Wednesday 30 May 2012

Inclusive Education for All Special Needs Singaporeans


Inclusive Education for All Special Needs Singaporeans

There is a need for all Singaporeans to be educated, under a common core education to prepare for a knowledge-based economy, as well as having a common educational experience to build forging national identity and cohesion. (Ministry of Education website)

Some Singaporeans are not covered under the Compulsory Education Act. He (or she) could have been exempted from compulsory education, especially for children studying in some private primary schools (designated schools in MOE terms, such as San Yu Adventist School) and homeschools. Granted, these students also study for the Primary School Leaving Examination and go through the National Education test. They also fit into the aims and objectives of ‘a common education experience for national cohesion’ in their unique manner, and receive a ‘common core education’. So they also receive a uniquely Singaporean education.

Some Singaporeans, though, do not have the chance to get to national schools or even the designated schools. They are deemed to have physical and intellectual disabilities. Few national schools can cater for them, due to a lack of facilities. Perhaps most importantly, though, most Singaporeans with physical and intellectual disabilities could only receive an education in special schools that are not funded by the Ministry of Education. In other words, special education in Singapore is not under the purview of the Ministry of Education, the provider of education to 99% of all Singaporeans, from a parliamentary reply by the current Minister of Education Heng Swee Keat on March 8 2012.

Are we going to forge national identity together without the people with disabilities and special needs (PDSNs)?

Granted, they have a different core education to receive from the rest. This is why they are in their special schools in the first place. However, note at why these special schools are not under the compulsory education structure – because they do not fit under the government’s stated policies of a common core education for the knowledge-based economy.

I just want to know whether this affects society’s reactions towards them, as part of our society.

These special needs people are presumably native-born or born to native-born Singaporeans. Every year, perhaps about two, or three hundred of them, who are males, will receive the notification that they will be exempted from National Service (NS). Given the pro-NS culture and the lack of common educational experience with the mainstream society, is it really possible that these special needs Singaporeans are part of our society? Will they be seen as a group of people who have Singaporean citizenship, but are regarded as people whom we try our best to forget and be abandoned in a corner? Don’t they have their pink Identification Cards when they are older?

We need to send a strong message to all Singaporeans. We need to tell all of our people, all Singaporeans are uniquely Singaporean, with our common Singaporean experience. We are one whole nation united by our common destiny, for our land.

To bring the common experience, we do our best to make sure all Singaporeans are in the same governmental supervision for all students.

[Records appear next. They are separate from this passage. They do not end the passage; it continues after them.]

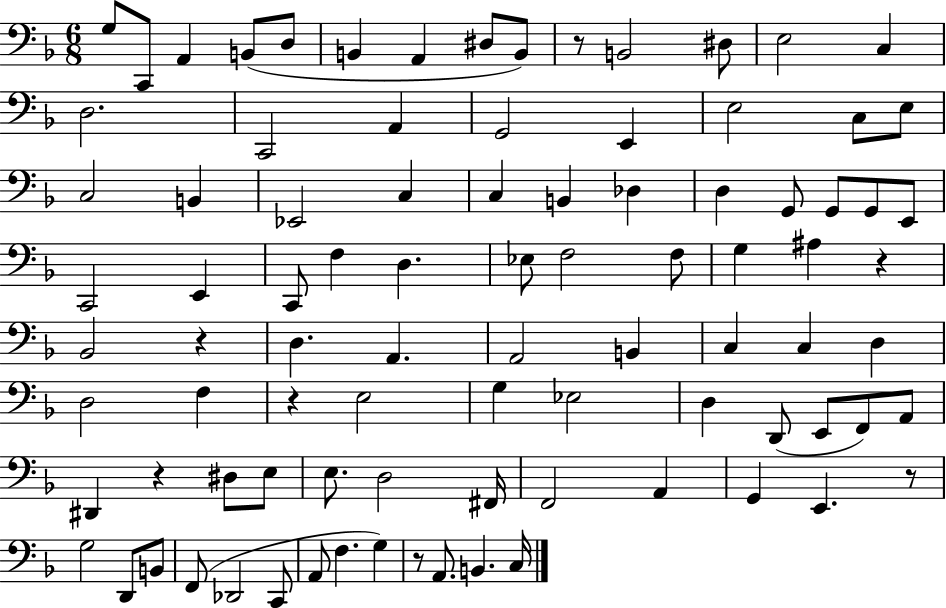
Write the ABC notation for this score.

X:1
T:Untitled
M:6/8
L:1/4
K:F
G,/2 C,,/2 A,, B,,/2 D,/2 B,, A,, ^D,/2 B,,/2 z/2 B,,2 ^D,/2 E,2 C, D,2 C,,2 A,, G,,2 E,, E,2 C,/2 E,/2 C,2 B,, _E,,2 C, C, B,, _D, D, G,,/2 G,,/2 G,,/2 E,,/2 C,,2 E,, C,,/2 F, D, _E,/2 F,2 F,/2 G, ^A, z _B,,2 z D, A,, A,,2 B,, C, C, D, D,2 F, z E,2 G, _E,2 D, D,,/2 E,,/2 F,,/2 A,,/2 ^D,, z ^D,/2 E,/2 E,/2 D,2 ^F,,/4 F,,2 A,, G,, E,, z/2 G,2 D,,/2 B,,/2 F,,/2 _D,,2 C,,/2 A,,/2 F, G, z/2 A,,/2 B,, C,/4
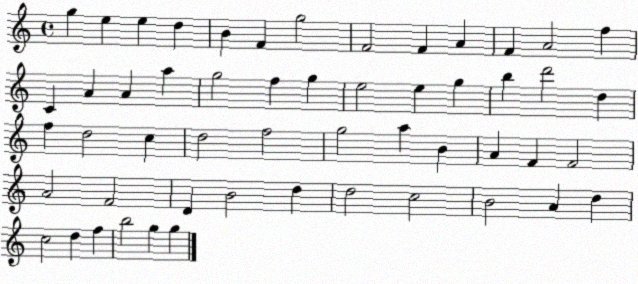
X:1
T:Untitled
M:4/4
L:1/4
K:C
g e e d B F g2 F2 F A F A2 f C A A a g2 f g e2 e g b d'2 d f d2 c d2 f2 g2 a B A F F2 A2 F2 D B2 d d2 c2 B2 A d c2 d f b2 g g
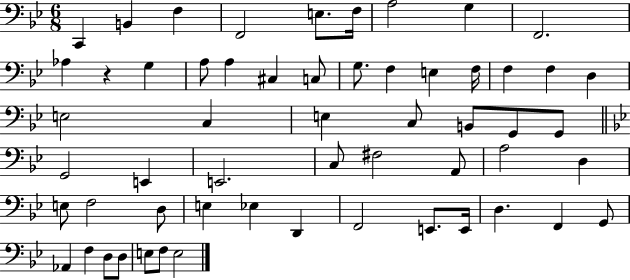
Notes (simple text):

C2/q B2/q F3/q F2/h E3/e. F3/s A3/h G3/q F2/h. Ab3/q R/q G3/q A3/e A3/q C#3/q C3/e G3/e. F3/q E3/q F3/s F3/q F3/q D3/q E3/h C3/q E3/q C3/e B2/e G2/e G2/e G2/h E2/q E2/h. C3/e F#3/h A2/e A3/h D3/q E3/e F3/h D3/e E3/q Eb3/q D2/q F2/h E2/e. E2/s D3/q. F2/q G2/e Ab2/q F3/q D3/e D3/e E3/e F3/e E3/h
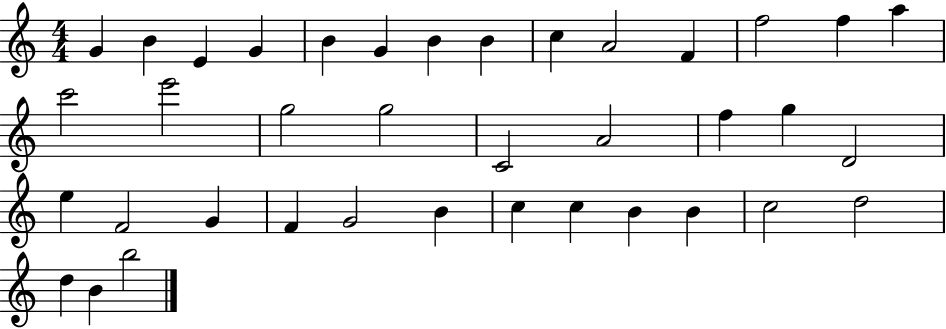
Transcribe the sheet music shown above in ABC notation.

X:1
T:Untitled
M:4/4
L:1/4
K:C
G B E G B G B B c A2 F f2 f a c'2 e'2 g2 g2 C2 A2 f g D2 e F2 G F G2 B c c B B c2 d2 d B b2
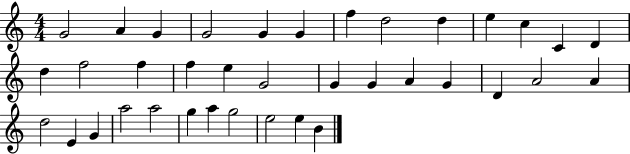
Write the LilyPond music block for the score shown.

{
  \clef treble
  \numericTimeSignature
  \time 4/4
  \key c \major
  g'2 a'4 g'4 | g'2 g'4 g'4 | f''4 d''2 d''4 | e''4 c''4 c'4 d'4 | \break d''4 f''2 f''4 | f''4 e''4 g'2 | g'4 g'4 a'4 g'4 | d'4 a'2 a'4 | \break d''2 e'4 g'4 | a''2 a''2 | g''4 a''4 g''2 | e''2 e''4 b'4 | \break \bar "|."
}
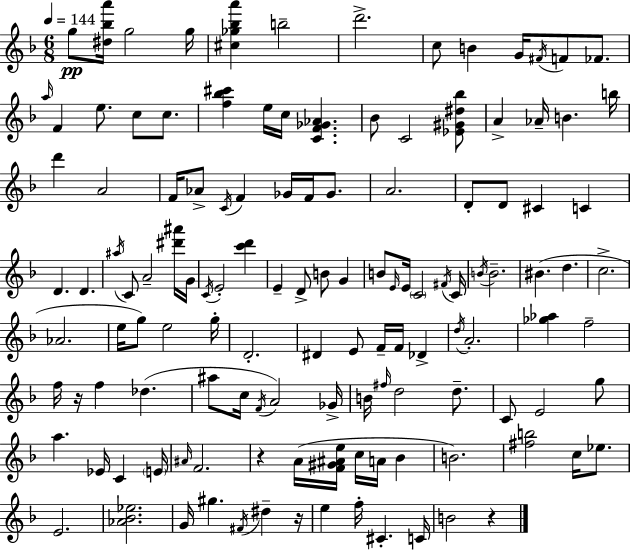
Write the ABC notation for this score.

X:1
T:Untitled
M:6/8
L:1/4
K:F
g/2 [^d_ba']/4 g2 g/4 [^c_g_ba'] b2 d'2 c/2 B G/4 ^F/4 F/2 _F/2 a/4 F e/2 c/2 c/2 [f_b^c'] e/4 c/4 [CF_G_A] _B/2 C2 [_E^G^d_b]/2 A _A/4 B b/4 d' A2 F/4 _A/2 C/4 F _G/4 F/4 _G/2 A2 D/2 D/2 ^C C D D ^a/4 C/2 A2 [^d'^a']/4 G/4 C/4 E2 [c'd'] E D/2 B/2 G B/2 E/4 E/4 C2 ^F/4 C/4 B/4 B2 ^B d c2 _A2 e/4 g/2 e2 g/4 D2 ^D E/2 F/4 F/4 _D d/4 A2 [_g_a] f2 f/4 z/4 f _d ^a/2 c/4 F/4 A2 _G/4 B/4 ^f/4 d2 d/2 C/2 E2 g/2 a _E/4 C E/4 ^A/4 F2 z A/4 [F^G^Ae]/4 c/4 A/4 _B B2 [^fb]2 c/4 _e/2 E2 [_A_B_e]2 G/4 ^g ^F/4 ^d z/4 e f/4 ^C C/4 B2 z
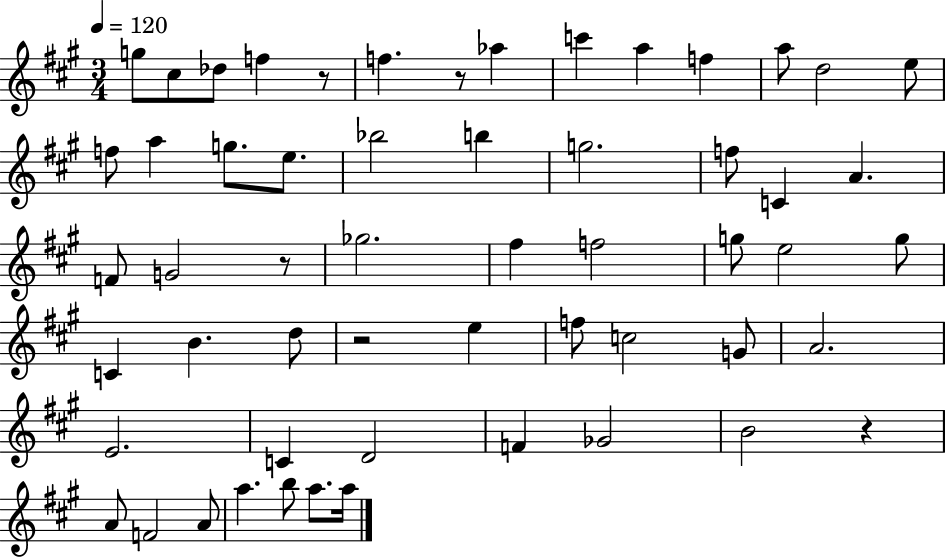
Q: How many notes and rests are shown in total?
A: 56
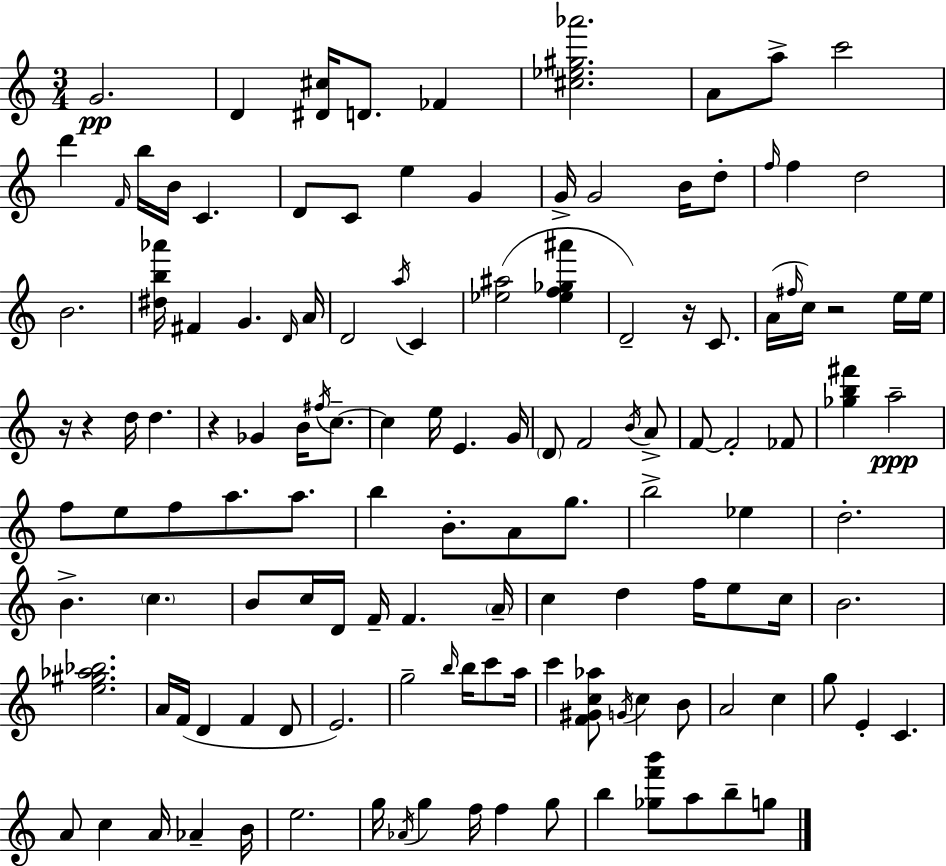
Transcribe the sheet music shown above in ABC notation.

X:1
T:Untitled
M:3/4
L:1/4
K:C
G2 D [^D^c]/4 D/2 _F [^c_e^g_a']2 A/2 a/2 c'2 d' F/4 b/4 B/4 C D/2 C/2 e G G/4 G2 B/4 d/2 f/4 f d2 B2 [^db_a']/4 ^F G D/4 A/4 D2 a/4 C [_e^a]2 [_ef_g^a'] D2 z/4 C/2 A/4 ^f/4 c/4 z2 e/4 e/4 z/4 z d/4 d z _G B/4 ^f/4 c/2 c e/4 E G/4 D/2 F2 B/4 A/2 F/2 F2 _F/2 [_gb^f'] a2 f/2 e/2 f/2 a/2 a/2 b B/2 A/2 g/2 b2 _e d2 B c B/2 c/4 D/4 F/4 F A/4 c d f/4 e/2 c/4 B2 [e^g_a_b]2 A/4 F/4 D F D/2 E2 g2 b/4 b/4 c'/2 a/4 c' [F^Gc_a]/2 G/4 c B/2 A2 c g/2 E C A/2 c A/4 _A B/4 e2 g/4 _A/4 g f/4 f g/2 b [_gf'b']/2 a/2 b/2 g/2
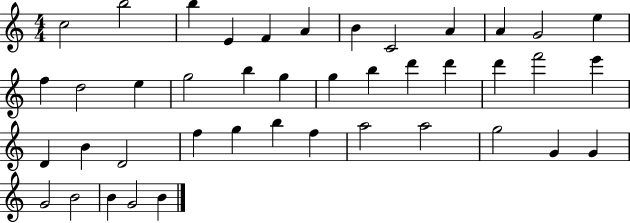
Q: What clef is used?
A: treble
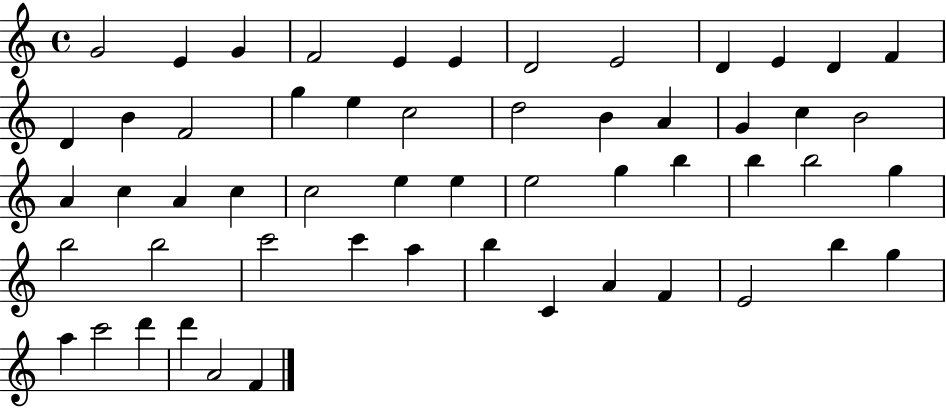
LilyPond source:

{
  \clef treble
  \time 4/4
  \defaultTimeSignature
  \key c \major
  g'2 e'4 g'4 | f'2 e'4 e'4 | d'2 e'2 | d'4 e'4 d'4 f'4 | \break d'4 b'4 f'2 | g''4 e''4 c''2 | d''2 b'4 a'4 | g'4 c''4 b'2 | \break a'4 c''4 a'4 c''4 | c''2 e''4 e''4 | e''2 g''4 b''4 | b''4 b''2 g''4 | \break b''2 b''2 | c'''2 c'''4 a''4 | b''4 c'4 a'4 f'4 | e'2 b''4 g''4 | \break a''4 c'''2 d'''4 | d'''4 a'2 f'4 | \bar "|."
}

The agency responsible for 99% of Singaporeans’ education is supervised by the Ministry of Education (MOE). It is only natural for the special needs community to ask the MOE to include the 1% of the students, current not under its purview due to them enrolling in special needs schools, to be under their purview. This can be done with input from the Ministry of Community, Youth and Sports, with their Community Chest funding.

The integration of special needs schools with MOE may not be smooth. Special needs students do not seem to have a common core with the rest of the students in mainstream settings, as they do not need to take the Primary School Leaving Examination. They do not seem to go to National Education trips. They also do not have the capacity to, intrinsically from their behaviors, to feel themselves being part of Singapore. This had been the reason why MOE had been reluctant to bring these people of uniquely different needs separate from the rest of the student population.

However, MOE should signal its students that some things are more important than just reading, writing and other skills for the economy. The perception of cohesion for all Singaporeans is one. Although the special needs students are not part of the mainstream society, they are, after all, part of our society. Under common management of all special needs education in Singapore, including the management of special schools, inclusive education, integrating special needs resources for students with special needs in a mainstream setting, could be more likely achieved for the Singapore education system.

This would bring success for students with special needs as a whole. From an UNICEF report on special education, inclusive education group was found to have “achieved significantly higher levels on a number of academic measures and equivalent scores on others without special needs.”  The children included in the mainstream classroom also had better attendance records than those who are not included in mainstream classrooms, from a study by Geoff Lindsay, done in 1997. This shows that inclusion is not only beneficial in terms of achieving higher academic results for all students in general, but also better for the societal outcomes, which is deemed to be more fair, and have more altruism throughout society.

In my opinion, Singapore is better off having a centralized management of education. I think the Government should extend provision of compulsory education to special needs students, as well as central management of all educational services, will bring benefits to Singapore in the long run. Compulsory education for all Singaporeans is the way forward for Singapore.